Scroll to navigation

libtalloc_context(3) talloc libtalloc_context(3)

NAME

libtalloc_context - Chapter 1: Talloc context

Talloc context

The talloc context is the most important part of this library and is responsible for every single feature of this memory allocator. It is a logical unit which represents a memory space managed by talloc.

From the programmer's point of view, the talloc context is completely equivalent to a pointer that would be returned by the memory routines from the C standard library. This means that every context that is returned from the talloc library can be used directly in functions that do not use talloc internally. For example we can do the following:

char *str1 = strdup("I am NOT a talloc context");
char *str2 = talloc_strdup(NULL, "I AM a talloc context");
printf("%d0, strcmp(str1, str2) == 0);
free(str1);
talloc_free(str2); /* we can not use free() on str2 */

This is possible because the context is internally handled as a special fixed-length structure called talloc chunk. Each chunk stores context metadata followed by the memory space requested by the programmer. When a talloc function returns a context (pointer), it will in fact return a pointer to the user space portion of the talloc chunk. If we to manipulate this context using talloc functions, the talloc library transforms the user-space pointer back to the starting address of the chunk. This is also the reason why we were unable to use free(str2) in the previous example - because str2 does not point at the beginning of the allocated block of memory. This is illustrated on the next image:

The type TALLOC_CTX is defined in talloc.h to identify a talloc context in function parameters. However, this type is just an alias for void and exists only for semantical reasons - thus we can differentiate between void * (arbitrary data) and TALLOC_CTX * (talloc context).

Context meta data

Every talloc context carries several pieces of internal information along with the allocated memory:

  • name - which is used in reports of context hierarchy and to simulate a dynamic type system,
  • size of the requested memory in bytes - this can be used to determine the number of elements in arrays,
  • attached destructor - which is executed just before the memory block is about to be freed,
  • references to the context
  • children and parent contexts - create the hierarchical view on the memory.

Hierarchy of talloc context

Every talloc context contains information about its parent and children. Talloc uses this information to create a hierarchical model of memory or to be more precise, it creates an n-ary tree where each node represents a single talloc context. The root node of the tree is referred to as a top level context - a context without any parent.

This approach has several advantages:

  • as a consequence of freeing a talloc context, all of its children will be properly deallocated as well,
  • the parent of a context can be changed at any time, which results in moving the whole subtree under another node,
  • it creates a more natural way of managing data structures.

INSTRUCTION A
Pull out the rows starting at the line that contains "From the scene, is" and ending at the last row, repeating each line verbatim but leaving out the pictures.

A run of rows
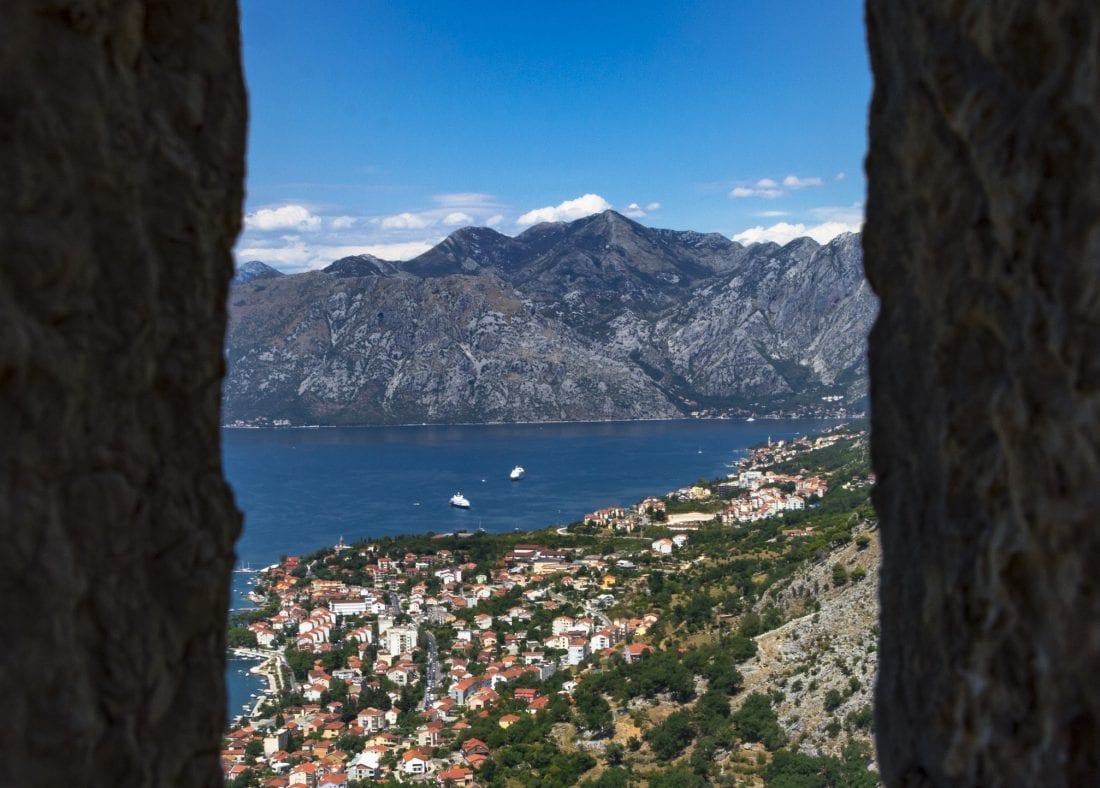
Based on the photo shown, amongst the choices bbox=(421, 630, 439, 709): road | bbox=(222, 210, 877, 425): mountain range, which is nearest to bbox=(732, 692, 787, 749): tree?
bbox=(421, 630, 439, 709): road

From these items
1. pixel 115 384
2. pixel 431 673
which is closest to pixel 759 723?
pixel 431 673

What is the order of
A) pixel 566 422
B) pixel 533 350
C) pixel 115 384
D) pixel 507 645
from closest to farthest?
pixel 115 384
pixel 507 645
pixel 566 422
pixel 533 350

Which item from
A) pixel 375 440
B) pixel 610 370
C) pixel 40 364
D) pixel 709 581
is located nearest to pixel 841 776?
pixel 40 364

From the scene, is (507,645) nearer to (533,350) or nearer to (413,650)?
(413,650)

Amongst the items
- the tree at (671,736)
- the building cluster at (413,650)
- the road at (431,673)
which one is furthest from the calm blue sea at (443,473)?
the tree at (671,736)

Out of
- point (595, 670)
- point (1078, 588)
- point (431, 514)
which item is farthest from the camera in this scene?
point (431, 514)

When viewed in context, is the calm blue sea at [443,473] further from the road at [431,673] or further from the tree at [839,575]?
the tree at [839,575]

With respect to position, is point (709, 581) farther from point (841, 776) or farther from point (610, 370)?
point (610, 370)
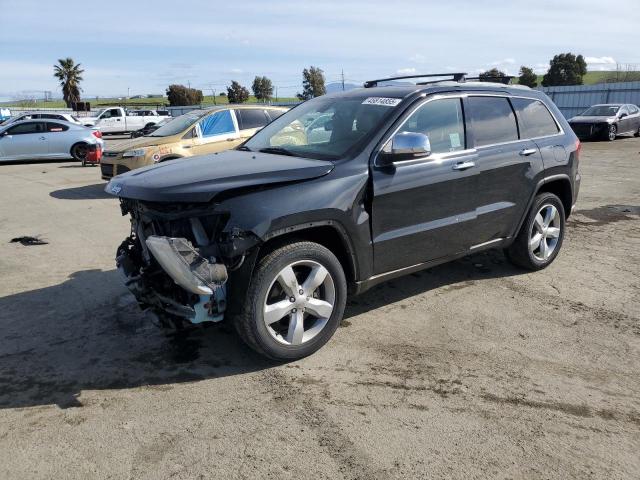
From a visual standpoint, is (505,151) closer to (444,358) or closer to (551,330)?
(551,330)

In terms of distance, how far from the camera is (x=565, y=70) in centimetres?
5959

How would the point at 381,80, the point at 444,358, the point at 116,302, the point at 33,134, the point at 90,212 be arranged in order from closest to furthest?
the point at 444,358 < the point at 116,302 < the point at 381,80 < the point at 90,212 < the point at 33,134

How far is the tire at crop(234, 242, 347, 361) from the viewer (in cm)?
342

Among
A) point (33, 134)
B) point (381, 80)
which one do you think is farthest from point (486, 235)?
point (33, 134)

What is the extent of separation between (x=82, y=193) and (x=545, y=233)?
8962mm

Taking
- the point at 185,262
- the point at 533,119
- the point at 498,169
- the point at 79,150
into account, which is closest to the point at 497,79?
the point at 533,119

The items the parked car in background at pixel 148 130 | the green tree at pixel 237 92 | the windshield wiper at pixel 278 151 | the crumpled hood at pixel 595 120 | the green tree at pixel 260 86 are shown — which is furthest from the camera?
the green tree at pixel 260 86

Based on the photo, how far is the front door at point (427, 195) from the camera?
400cm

INSTRUCTION B
Summarize the talloc context chapter in two sentences.

COMPLETE OUTPUT A
From the scene, is (507,645) nearer to (533,350) or nearer to (413,650)?
(413,650)

Amongst the items
- the tree at (671,736)
- the building cluster at (413,650)
- the road at (431,673)
which one is furthest from the calm blue sea at (443,473)?
the tree at (671,736)

Out of
- point (595, 670)
- point (1078, 588)
- point (431, 514)
which item is farthest from the camera in this scene?
point (431, 514)

When viewed in context, is the calm blue sea at [443,473] further from the road at [431,673] or further from the tree at [839,575]?
the tree at [839,575]

With respect to position, is point (709, 581) farther from point (841, 776) or farther from point (610, 370)?
point (610, 370)
From a visual standpoint, is (505,151) closer to (444,358) or closer to (551,330)?
(551,330)

In terms of distance, how far from the camera is (x=565, y=70) in centimetres?
5959

How would the point at 381,80, the point at 444,358, the point at 116,302, the point at 33,134, the point at 90,212 be arranged in order from closest to furthest?
the point at 444,358 < the point at 116,302 < the point at 381,80 < the point at 90,212 < the point at 33,134

How far is the tire at crop(234, 242, 347, 361) from the viewer (in cm)?
342

Among
A) point (33, 134)
B) point (381, 80)
which one do you think is farthest from point (486, 235)?
point (33, 134)

What is the extent of separation between (x=82, y=193) and (x=545, y=233)?
8962mm

Taking
- the point at 185,262
- the point at 533,119
- the point at 498,169
- the point at 79,150
into account, which is closest to the point at 497,79?
the point at 533,119

The items the parked car in background at pixel 148 130 | the green tree at pixel 237 92 | the windshield wiper at pixel 278 151 | the crumpled hood at pixel 595 120 | the green tree at pixel 260 86 are shown — which is furthest from the camera?
the green tree at pixel 260 86

Based on the photo, how far is the front door at point (427, 195) from the camera?
400cm

COMPLETE OUTPUT B
The talloc context is the core of the library: a logical unit representing a memory space managed by talloc that a programmer can treat like a pointer from the C standard library's memory routines. It carries metadata such as a name, size, destructor, references, and parent and child links, which talloc uses to build an n-ary tree of contexts so that freeing a context also frees its children and changing a parent moves a whole subtree.